### EXERCISE DESCRIPTION:
Can you reproduce the records word for word, from their very beginning through the line with "734 centimetres", leaving the pictures out of your answer?

— START OF RECORDS FOR THIS TASK —

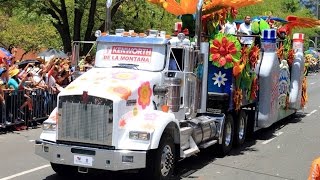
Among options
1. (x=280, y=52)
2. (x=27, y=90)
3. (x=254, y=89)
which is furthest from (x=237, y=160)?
(x=27, y=90)

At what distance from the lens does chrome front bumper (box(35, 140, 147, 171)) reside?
734 centimetres

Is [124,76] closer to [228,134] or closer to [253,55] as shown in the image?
[228,134]

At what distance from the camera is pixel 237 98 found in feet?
37.4

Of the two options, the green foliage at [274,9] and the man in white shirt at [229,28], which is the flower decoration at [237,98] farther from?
the green foliage at [274,9]

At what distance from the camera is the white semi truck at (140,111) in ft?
24.6

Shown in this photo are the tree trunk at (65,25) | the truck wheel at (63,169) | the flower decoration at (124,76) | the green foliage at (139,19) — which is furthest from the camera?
the green foliage at (139,19)

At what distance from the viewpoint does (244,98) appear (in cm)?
1208

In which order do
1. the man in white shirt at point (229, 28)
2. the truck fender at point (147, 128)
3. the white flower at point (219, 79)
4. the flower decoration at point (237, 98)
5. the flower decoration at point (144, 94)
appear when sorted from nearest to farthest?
1. the truck fender at point (147, 128)
2. the flower decoration at point (144, 94)
3. the white flower at point (219, 79)
4. the flower decoration at point (237, 98)
5. the man in white shirt at point (229, 28)

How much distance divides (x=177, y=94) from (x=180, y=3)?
2363 mm

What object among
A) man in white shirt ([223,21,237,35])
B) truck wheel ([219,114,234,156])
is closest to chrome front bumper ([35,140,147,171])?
truck wheel ([219,114,234,156])

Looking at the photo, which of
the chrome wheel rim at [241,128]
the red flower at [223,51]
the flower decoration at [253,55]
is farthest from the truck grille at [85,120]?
the flower decoration at [253,55]

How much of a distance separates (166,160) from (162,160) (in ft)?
0.46

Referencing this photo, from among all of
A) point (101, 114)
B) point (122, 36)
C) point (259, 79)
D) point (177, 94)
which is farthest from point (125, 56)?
point (259, 79)

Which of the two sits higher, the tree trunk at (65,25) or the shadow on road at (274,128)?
the tree trunk at (65,25)
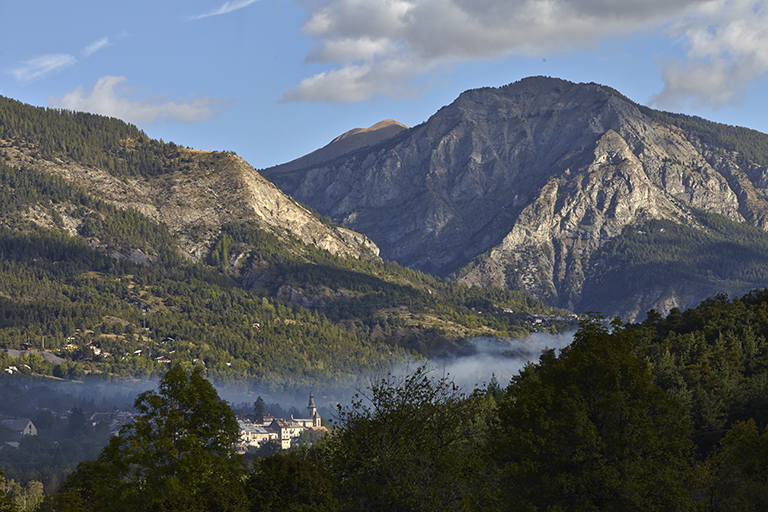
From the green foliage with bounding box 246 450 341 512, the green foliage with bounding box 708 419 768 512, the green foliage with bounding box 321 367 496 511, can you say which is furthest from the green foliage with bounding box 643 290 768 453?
the green foliage with bounding box 246 450 341 512

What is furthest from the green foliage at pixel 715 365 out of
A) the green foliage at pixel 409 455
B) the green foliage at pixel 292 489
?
the green foliage at pixel 292 489

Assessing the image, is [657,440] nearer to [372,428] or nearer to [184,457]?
[372,428]

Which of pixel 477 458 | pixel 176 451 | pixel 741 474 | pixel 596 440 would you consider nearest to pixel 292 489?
pixel 176 451

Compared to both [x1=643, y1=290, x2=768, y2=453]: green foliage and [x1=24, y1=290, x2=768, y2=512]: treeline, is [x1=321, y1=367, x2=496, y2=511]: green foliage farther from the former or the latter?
[x1=643, y1=290, x2=768, y2=453]: green foliage

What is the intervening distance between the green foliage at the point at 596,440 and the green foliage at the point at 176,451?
21312mm

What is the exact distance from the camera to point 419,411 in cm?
5800

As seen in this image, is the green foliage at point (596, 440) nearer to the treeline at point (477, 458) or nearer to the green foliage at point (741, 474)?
the treeline at point (477, 458)

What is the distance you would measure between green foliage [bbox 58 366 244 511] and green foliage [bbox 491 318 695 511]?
839 inches

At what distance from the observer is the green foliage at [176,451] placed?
57.3 m

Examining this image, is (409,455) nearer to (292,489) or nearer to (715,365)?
(292,489)

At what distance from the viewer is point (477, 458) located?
5709 centimetres

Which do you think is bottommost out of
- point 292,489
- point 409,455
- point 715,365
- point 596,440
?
point 715,365

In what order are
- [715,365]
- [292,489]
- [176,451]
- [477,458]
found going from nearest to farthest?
[292,489]
[477,458]
[176,451]
[715,365]

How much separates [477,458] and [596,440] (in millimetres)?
9804
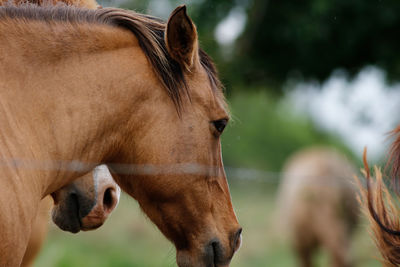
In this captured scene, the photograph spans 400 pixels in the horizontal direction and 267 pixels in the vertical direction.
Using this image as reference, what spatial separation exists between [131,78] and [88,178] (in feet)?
1.81

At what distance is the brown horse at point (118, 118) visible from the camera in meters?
2.07

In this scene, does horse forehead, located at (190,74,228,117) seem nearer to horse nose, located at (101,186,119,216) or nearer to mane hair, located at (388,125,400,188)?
horse nose, located at (101,186,119,216)

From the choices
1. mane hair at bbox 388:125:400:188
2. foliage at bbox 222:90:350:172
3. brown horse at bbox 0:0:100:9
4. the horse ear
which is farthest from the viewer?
foliage at bbox 222:90:350:172

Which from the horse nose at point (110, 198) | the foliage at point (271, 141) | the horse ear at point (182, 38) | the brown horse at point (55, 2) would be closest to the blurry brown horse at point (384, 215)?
the horse ear at point (182, 38)

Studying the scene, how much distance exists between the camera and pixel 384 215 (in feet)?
8.91

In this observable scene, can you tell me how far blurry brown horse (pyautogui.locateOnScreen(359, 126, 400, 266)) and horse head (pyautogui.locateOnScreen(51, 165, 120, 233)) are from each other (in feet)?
4.29

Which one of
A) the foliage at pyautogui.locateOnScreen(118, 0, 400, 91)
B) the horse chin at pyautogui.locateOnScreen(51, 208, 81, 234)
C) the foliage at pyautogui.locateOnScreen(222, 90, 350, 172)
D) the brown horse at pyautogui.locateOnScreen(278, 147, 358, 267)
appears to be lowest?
the foliage at pyautogui.locateOnScreen(222, 90, 350, 172)

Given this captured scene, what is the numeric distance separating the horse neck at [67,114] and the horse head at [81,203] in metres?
0.16

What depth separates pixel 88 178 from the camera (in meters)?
2.50

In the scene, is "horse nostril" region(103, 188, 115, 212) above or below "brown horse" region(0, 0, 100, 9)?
below

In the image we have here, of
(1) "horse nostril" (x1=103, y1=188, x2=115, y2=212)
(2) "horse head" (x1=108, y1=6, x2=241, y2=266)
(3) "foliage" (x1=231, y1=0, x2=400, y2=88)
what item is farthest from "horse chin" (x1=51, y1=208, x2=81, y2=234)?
(3) "foliage" (x1=231, y1=0, x2=400, y2=88)

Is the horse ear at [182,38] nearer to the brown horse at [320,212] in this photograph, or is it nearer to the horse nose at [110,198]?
the horse nose at [110,198]

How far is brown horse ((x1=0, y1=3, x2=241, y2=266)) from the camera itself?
207cm

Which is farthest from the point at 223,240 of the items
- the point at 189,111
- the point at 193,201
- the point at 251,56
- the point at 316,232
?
the point at 251,56
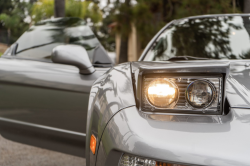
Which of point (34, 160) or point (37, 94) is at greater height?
point (37, 94)

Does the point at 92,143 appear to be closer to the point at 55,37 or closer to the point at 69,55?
the point at 69,55

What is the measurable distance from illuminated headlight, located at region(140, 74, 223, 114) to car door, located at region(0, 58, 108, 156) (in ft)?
3.22

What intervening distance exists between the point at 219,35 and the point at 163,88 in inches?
55.6

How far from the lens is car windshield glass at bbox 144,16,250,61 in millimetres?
2451

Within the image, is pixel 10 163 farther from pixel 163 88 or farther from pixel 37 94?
pixel 163 88

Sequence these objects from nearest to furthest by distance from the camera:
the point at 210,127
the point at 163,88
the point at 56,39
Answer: the point at 210,127
the point at 163,88
the point at 56,39

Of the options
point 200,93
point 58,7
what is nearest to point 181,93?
point 200,93

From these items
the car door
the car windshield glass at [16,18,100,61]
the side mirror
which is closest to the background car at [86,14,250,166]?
the side mirror

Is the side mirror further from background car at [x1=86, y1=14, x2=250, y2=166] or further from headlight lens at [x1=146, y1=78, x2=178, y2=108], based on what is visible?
headlight lens at [x1=146, y1=78, x2=178, y2=108]

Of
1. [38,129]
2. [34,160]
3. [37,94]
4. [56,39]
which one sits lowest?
[34,160]

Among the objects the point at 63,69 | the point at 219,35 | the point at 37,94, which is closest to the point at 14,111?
the point at 37,94

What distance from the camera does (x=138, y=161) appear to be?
4.21 ft

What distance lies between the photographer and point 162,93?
1.42m

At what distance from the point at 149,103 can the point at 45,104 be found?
1.31 meters
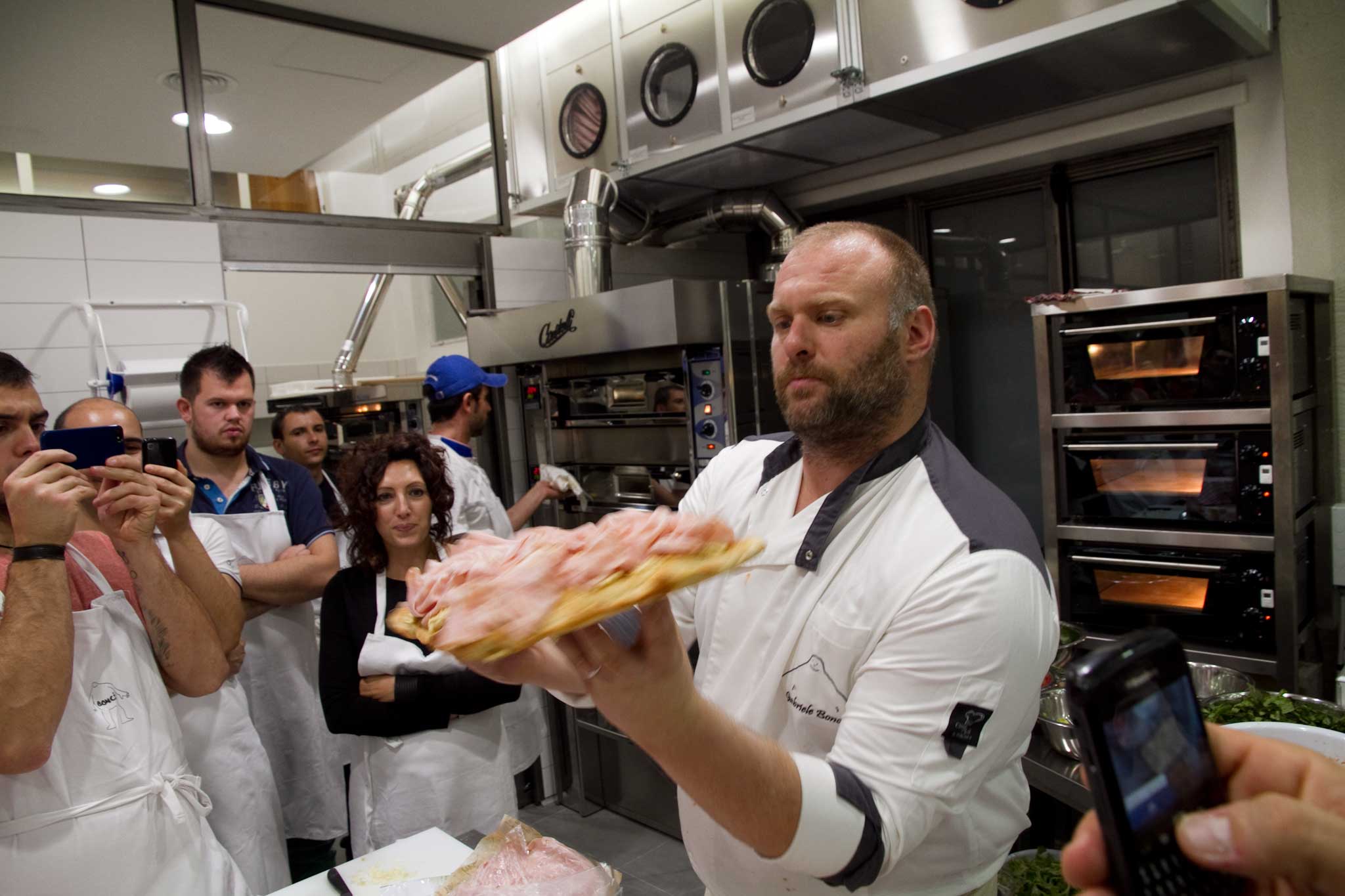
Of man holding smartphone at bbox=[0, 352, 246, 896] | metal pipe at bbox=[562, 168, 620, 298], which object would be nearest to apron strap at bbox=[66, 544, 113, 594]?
man holding smartphone at bbox=[0, 352, 246, 896]

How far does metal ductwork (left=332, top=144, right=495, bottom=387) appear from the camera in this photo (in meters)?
4.16

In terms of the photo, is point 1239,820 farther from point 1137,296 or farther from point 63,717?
point 1137,296

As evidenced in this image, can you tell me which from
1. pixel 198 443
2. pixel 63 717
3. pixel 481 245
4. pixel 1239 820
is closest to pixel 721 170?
pixel 481 245

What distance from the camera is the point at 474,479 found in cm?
329

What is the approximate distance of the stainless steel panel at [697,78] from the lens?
3.56 metres

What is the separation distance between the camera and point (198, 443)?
267 centimetres

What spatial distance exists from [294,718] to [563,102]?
3.02 meters

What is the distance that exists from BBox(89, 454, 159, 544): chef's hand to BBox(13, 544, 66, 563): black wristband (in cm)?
32

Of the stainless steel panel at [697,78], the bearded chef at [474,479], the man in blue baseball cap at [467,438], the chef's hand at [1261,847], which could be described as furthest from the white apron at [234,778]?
the stainless steel panel at [697,78]

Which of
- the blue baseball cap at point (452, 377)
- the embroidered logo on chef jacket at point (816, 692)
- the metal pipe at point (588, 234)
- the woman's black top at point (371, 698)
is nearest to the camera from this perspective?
the embroidered logo on chef jacket at point (816, 692)

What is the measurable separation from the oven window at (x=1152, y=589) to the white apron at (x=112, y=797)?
281cm

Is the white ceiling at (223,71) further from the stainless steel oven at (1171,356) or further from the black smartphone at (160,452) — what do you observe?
the stainless steel oven at (1171,356)

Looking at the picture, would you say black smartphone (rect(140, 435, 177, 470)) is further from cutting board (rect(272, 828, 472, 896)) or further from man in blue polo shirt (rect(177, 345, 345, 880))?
cutting board (rect(272, 828, 472, 896))

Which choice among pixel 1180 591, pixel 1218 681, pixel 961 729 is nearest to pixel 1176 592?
pixel 1180 591
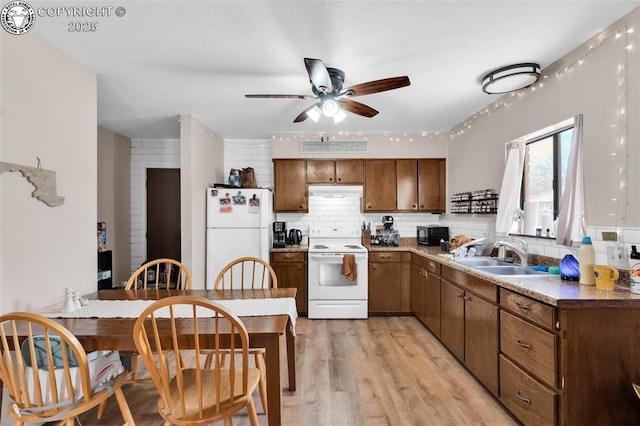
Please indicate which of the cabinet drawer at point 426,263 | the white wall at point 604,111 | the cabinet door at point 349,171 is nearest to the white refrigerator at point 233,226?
the cabinet door at point 349,171

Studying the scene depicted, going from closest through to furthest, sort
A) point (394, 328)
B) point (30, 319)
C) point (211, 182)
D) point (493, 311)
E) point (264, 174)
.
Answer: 1. point (30, 319)
2. point (493, 311)
3. point (394, 328)
4. point (211, 182)
5. point (264, 174)

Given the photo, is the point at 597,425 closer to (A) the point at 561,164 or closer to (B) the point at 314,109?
(A) the point at 561,164

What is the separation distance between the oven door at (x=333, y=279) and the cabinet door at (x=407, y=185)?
3.40 feet

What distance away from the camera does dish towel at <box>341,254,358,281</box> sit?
3.88 meters

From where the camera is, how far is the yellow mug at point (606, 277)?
1733 mm

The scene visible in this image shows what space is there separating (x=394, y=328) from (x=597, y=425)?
7.01 ft

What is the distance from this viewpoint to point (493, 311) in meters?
2.18

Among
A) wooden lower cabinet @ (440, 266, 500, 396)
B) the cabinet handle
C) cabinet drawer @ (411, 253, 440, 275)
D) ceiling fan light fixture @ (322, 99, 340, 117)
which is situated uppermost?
ceiling fan light fixture @ (322, 99, 340, 117)

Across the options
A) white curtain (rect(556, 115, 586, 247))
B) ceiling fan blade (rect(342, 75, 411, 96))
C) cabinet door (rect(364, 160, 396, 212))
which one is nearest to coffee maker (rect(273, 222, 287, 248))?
cabinet door (rect(364, 160, 396, 212))

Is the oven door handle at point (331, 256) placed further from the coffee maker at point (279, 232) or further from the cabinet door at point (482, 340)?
the cabinet door at point (482, 340)

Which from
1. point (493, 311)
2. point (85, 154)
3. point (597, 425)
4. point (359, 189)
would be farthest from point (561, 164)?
point (85, 154)

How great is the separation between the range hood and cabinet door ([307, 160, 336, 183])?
101 millimetres

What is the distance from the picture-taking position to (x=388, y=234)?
450cm

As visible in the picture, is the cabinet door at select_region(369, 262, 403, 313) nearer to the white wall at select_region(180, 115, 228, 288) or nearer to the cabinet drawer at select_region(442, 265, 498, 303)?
the cabinet drawer at select_region(442, 265, 498, 303)
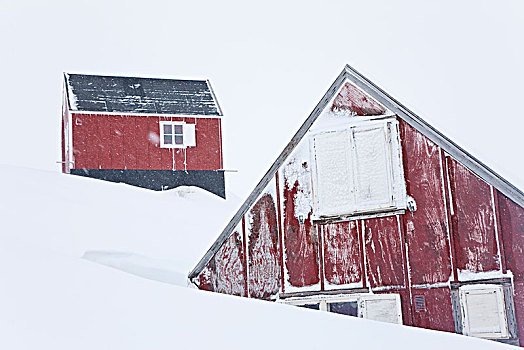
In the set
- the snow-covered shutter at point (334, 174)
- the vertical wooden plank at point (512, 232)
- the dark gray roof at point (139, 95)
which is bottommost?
the vertical wooden plank at point (512, 232)

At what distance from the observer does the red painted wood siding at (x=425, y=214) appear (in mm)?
9586

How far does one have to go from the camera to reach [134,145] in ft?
87.5

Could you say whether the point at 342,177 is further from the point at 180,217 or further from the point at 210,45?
the point at 210,45

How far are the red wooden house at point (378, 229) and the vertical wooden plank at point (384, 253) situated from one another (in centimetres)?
1

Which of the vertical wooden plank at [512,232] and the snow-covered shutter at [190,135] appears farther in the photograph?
the snow-covered shutter at [190,135]

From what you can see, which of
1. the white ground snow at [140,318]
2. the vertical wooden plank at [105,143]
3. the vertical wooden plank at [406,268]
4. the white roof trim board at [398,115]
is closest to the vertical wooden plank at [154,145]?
the vertical wooden plank at [105,143]

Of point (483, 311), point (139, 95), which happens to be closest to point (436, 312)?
point (483, 311)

— END OF RECORDS FOR THIS TASK —

### RESPONSE TO THIS TASK:
Among options
1. (x=280, y=52)
2. (x=27, y=90)
3. (x=254, y=89)
which is furthest from (x=237, y=160)?
(x=27, y=90)

At what distance from the lens does chrome front bumper (box(35, 140, 147, 171)) reside?
734 centimetres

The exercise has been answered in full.